Segundo estudo apresentado neste mês pelo Banco Mundial, "Desafios Econômicos e Sociais de Angola", 36,6% da população angolana vive em situação de extrema pobreza. "Se por um lado o país cresce, por outro, nota-se um impacto reduzido na vida da população, por que o crescimento é baseado apenas num único setor, o petrolífero, que não produz emprego." O acesso à água potável e esgoto diminuiu de 62% da população em 2001 para 42% em 2009, o que provocou que 9,5% das crianças entre 0 e 17 anos de idade ficassem órfãs em 2009 por causa da malária. A saúde no geral baixou de 3,35% em 2001 para 0,5% em 2009. Em cada 1000 crianças nascidas vivas, 195 morrem antes de completar os 5 anos (pior índice a nível mundial). Apesar de entrarem mais alunos nas escolas, a taxa de analfabetismo na faixa dos 15 aos 24 anos de idade passou de 71% em 2001 para 76% em 2009, com maior percentual para as mulheres. A expectativa de vida é de 38,76 anos (segundo o governo teria aumentado para 48 anos), e segundo o Instituto Nacional de Estatística mais de 35% da população vive abaixo da linha de pobreza com menos de 1,7 dólares por dia; no meio rural, este índice sobe para 58,3%. Apenas 30 % têm acesso a energia no país inteiro. O preço dos alimentos é altíssimo devido ao fato de o país não produzir quase nada.

Segundo o relatório do primeiro trimestre de 2011, apresentado pelo governo, 53,1% dos angolanos trabalha sem nenhum tipo de proteção social.
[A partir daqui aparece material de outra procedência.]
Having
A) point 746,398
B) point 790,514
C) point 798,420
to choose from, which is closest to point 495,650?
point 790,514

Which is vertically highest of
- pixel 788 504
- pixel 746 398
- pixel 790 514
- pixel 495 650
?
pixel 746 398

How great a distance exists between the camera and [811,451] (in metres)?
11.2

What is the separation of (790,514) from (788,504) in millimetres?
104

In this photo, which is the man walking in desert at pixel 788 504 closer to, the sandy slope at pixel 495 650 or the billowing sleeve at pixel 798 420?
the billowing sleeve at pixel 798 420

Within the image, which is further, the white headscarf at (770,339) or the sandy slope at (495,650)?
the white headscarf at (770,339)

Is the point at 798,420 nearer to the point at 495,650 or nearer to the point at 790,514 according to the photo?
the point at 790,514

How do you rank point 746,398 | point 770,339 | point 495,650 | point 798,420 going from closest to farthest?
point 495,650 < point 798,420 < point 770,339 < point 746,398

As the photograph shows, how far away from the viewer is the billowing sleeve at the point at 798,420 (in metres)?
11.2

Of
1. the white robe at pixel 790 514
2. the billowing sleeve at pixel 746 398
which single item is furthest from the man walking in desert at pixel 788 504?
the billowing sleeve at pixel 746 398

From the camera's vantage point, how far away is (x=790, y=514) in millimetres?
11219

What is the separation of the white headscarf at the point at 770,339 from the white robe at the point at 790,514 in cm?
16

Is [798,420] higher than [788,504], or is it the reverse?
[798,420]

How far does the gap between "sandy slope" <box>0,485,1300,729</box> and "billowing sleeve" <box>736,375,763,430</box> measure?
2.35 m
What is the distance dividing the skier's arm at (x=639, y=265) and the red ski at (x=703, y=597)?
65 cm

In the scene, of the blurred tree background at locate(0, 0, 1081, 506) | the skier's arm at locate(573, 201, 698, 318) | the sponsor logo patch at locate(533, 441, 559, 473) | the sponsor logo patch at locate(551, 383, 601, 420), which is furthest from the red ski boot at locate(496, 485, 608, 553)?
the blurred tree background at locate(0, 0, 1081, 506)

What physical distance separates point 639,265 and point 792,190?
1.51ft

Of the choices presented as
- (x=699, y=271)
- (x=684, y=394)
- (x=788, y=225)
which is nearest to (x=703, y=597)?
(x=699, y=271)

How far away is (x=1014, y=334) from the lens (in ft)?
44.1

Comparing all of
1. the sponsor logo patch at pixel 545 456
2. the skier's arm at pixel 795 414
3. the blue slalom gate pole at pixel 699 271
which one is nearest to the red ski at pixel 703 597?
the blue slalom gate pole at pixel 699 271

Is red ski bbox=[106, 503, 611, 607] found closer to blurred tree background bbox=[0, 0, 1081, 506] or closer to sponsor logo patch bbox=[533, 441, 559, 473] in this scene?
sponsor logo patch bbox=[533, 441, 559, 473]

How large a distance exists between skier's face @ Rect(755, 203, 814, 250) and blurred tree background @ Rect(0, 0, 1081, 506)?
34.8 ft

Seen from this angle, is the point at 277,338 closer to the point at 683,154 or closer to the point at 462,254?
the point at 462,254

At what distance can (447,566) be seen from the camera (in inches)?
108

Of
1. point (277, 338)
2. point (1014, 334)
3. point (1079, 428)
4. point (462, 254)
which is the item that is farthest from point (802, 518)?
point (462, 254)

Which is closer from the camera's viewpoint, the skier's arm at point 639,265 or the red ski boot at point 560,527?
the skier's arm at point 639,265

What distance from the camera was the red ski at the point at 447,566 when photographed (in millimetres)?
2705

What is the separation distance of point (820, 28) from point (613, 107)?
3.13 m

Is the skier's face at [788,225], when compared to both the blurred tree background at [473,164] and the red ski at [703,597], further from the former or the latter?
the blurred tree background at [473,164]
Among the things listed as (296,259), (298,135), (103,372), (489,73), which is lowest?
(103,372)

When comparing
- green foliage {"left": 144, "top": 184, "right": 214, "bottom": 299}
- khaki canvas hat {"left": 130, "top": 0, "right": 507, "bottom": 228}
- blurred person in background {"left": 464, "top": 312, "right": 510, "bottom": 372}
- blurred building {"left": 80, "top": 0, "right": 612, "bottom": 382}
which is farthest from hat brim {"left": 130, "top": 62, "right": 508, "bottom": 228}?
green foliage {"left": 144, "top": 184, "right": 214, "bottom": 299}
Somente 17,4% têm um emprego formal. Existem quase 600 mil funcionários públicos, dos quais quase 250 mil pertencem direta ou indiretamente ligados às atividades militares.

Situação explosiva

É patente o temor do governo ditatorial de José Eduardo do Santos, que sofre de acusações de grande corrupção e está no poder há mais de 32 anos, em relação a uma revolta popular. Quase diariamente há declarações do governo em relação a esta questão. Entre a população predomina um clima de medo, estimulado pelo governo, no sentido de evitar que acha uma nova guerra civil, mas com o real objetivo de que não haja resistência contra a "venda" do país.

Foi convocada uma manifestação pelas redes sociais para o dia sete de março deste ano. O governo convocou uma contramanifestação para o dia seis, com as palavras de ordem Angola Quer Paz. Houve denúncias de que servidores públicos foram obrigados a participar e de que membros do MPLA teriam ido à casa de pessoas para obrigá-las a participar. Durante o ato, que reuniu cerca de 500 mil pessoas,o governo disse que pessoas de fora do país queriam tirar a paz e a ordem e que se o povo se revoltasse a guerra iria voltar. No dia 7 às 3h da madrugada, três jornalistas e 17 manifestantes que estavam na Praça da Independência foram presos.

A busca por empréstimos ao FMI é mais um sinal de negativo para o trabalhador angolano, já que a lista de exigência da entidade estão os cortes com gastos sociais.

No começo do mês de abril o navio americano de apoio técnico a navios e submarinos USS Emory S. Land desembarcou no país em missão supostamente humanitária.

Depois da crise do petróleo aberta com a guerra civil na Líbia, os países imperialistas, principalmente o governo dos EUA, têm aumentado os esforços para garantirem petróleo de alta qualidade.